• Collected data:
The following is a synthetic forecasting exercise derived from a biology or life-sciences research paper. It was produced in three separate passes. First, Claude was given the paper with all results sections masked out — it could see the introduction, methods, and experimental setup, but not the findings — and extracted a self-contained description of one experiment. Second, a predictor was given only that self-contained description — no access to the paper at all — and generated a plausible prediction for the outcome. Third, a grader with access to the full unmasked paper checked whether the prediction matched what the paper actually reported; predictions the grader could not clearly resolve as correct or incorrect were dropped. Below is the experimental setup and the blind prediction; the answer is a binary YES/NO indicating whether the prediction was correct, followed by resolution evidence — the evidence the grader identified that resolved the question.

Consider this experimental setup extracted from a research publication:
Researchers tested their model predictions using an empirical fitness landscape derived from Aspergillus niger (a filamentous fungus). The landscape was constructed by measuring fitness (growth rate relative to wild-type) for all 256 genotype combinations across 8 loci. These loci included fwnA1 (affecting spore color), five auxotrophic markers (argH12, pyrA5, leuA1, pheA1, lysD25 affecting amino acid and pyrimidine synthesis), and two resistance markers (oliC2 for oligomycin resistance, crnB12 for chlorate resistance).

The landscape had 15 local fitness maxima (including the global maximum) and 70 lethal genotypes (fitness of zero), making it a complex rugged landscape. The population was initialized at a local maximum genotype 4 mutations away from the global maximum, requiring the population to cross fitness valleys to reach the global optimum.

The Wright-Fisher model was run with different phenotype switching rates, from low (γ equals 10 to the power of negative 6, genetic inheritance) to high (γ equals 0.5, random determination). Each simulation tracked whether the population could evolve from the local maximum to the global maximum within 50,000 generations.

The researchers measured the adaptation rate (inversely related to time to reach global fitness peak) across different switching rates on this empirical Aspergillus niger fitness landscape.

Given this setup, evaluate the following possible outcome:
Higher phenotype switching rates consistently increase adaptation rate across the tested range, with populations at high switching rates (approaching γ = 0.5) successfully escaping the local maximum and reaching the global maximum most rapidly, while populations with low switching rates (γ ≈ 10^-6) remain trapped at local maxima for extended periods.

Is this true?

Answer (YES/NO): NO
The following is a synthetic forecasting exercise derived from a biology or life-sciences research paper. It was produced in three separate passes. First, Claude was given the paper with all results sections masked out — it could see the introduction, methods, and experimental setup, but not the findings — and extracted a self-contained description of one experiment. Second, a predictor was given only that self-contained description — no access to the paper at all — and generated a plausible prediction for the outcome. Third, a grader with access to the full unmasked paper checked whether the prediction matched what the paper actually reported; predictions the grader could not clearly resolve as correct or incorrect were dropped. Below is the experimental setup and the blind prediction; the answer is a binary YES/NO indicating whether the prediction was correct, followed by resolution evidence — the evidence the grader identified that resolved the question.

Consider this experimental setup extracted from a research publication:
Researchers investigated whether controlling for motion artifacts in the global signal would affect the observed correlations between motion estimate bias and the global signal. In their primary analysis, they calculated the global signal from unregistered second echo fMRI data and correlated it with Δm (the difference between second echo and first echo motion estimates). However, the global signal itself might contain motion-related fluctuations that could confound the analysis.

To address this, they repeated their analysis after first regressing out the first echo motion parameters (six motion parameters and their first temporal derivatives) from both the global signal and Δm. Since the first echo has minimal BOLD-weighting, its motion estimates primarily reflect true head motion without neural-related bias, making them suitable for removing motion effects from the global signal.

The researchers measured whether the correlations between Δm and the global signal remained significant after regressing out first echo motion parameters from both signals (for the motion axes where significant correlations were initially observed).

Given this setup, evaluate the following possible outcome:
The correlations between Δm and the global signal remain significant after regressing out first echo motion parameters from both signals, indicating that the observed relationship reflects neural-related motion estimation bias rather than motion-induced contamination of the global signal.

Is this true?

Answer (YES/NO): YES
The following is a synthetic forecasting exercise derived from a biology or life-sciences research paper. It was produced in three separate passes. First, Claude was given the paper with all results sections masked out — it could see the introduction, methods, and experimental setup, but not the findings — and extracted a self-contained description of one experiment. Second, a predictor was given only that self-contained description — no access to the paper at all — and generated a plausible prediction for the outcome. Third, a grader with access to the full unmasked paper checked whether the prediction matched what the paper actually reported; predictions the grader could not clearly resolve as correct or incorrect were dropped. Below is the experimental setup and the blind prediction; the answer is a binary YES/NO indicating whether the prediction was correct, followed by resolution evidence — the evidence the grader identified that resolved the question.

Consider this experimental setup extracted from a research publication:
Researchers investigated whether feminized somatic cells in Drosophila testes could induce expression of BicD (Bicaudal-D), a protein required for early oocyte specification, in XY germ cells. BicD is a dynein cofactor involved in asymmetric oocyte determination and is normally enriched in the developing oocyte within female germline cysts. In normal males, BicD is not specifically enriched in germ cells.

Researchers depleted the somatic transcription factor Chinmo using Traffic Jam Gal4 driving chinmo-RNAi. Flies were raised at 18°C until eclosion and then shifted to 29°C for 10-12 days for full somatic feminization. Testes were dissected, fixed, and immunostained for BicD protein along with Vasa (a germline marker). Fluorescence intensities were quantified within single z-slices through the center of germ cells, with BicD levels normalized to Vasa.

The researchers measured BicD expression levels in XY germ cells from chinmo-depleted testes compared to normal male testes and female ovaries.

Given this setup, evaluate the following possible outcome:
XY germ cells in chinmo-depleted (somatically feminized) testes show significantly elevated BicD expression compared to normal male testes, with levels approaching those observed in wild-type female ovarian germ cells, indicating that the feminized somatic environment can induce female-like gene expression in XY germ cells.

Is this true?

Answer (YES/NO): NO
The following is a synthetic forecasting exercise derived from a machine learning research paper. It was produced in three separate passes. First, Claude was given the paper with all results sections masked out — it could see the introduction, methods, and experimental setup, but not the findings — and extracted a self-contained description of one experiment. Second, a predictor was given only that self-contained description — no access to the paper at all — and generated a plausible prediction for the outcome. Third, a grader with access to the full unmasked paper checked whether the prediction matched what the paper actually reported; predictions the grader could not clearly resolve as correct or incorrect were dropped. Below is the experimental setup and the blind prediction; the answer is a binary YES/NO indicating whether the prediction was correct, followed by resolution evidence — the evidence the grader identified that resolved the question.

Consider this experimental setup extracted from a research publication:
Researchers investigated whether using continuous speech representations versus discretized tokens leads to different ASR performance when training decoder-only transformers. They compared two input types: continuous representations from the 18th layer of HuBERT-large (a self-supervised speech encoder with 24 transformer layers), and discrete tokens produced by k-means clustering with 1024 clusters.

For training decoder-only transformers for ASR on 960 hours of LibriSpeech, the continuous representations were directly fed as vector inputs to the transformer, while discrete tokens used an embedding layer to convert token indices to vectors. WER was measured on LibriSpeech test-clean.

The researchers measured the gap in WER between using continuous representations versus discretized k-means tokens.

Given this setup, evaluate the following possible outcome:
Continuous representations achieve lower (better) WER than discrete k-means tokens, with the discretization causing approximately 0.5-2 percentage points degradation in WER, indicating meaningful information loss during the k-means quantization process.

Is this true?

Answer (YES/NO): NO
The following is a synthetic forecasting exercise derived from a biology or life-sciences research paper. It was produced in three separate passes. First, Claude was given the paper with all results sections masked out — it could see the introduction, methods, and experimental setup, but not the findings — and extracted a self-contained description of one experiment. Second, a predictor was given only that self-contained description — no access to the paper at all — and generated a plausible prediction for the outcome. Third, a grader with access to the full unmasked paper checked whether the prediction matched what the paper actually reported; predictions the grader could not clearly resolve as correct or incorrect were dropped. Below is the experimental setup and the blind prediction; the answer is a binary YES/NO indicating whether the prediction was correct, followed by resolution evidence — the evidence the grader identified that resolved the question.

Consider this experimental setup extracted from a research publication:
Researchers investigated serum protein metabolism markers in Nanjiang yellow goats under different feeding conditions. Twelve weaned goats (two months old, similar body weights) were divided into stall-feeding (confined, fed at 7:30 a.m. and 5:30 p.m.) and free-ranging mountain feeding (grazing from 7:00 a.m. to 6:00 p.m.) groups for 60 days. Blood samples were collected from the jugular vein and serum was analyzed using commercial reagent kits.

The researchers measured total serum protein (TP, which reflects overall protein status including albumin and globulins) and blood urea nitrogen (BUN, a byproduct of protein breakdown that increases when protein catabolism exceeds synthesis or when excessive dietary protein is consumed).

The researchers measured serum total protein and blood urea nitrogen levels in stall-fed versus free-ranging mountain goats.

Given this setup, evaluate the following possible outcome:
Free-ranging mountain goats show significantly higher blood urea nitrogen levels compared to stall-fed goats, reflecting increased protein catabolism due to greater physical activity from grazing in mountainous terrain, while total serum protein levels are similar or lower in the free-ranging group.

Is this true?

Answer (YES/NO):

• WHAT IS EXPECTED: An answer is complete only when it holds every line above containing the string "estimates".

• ANSWER FOR THE TASK:
Researchers investigated whether controlling for motion artifacts in the global signal would affect the observed correlations between motion estimate bias and the global signal. In their primary analysis, they calculated the global signal from unregistered second echo fMRI data and correlated it with Δm (the difference between second echo and first echo motion estimates). However, the global signal itself might contain motion-related fluctuations that could confound the analysis.
To address this, they repeated their analysis after first regressing out the first echo motion parameters (six motion parameters and their first temporal derivatives) from both the global signal and Δm. Since the first echo has minimal BOLD-weighting, its motion estimates primarily reflect true head motion without neural-related bias, making them suitable for removing motion effects from the global signal.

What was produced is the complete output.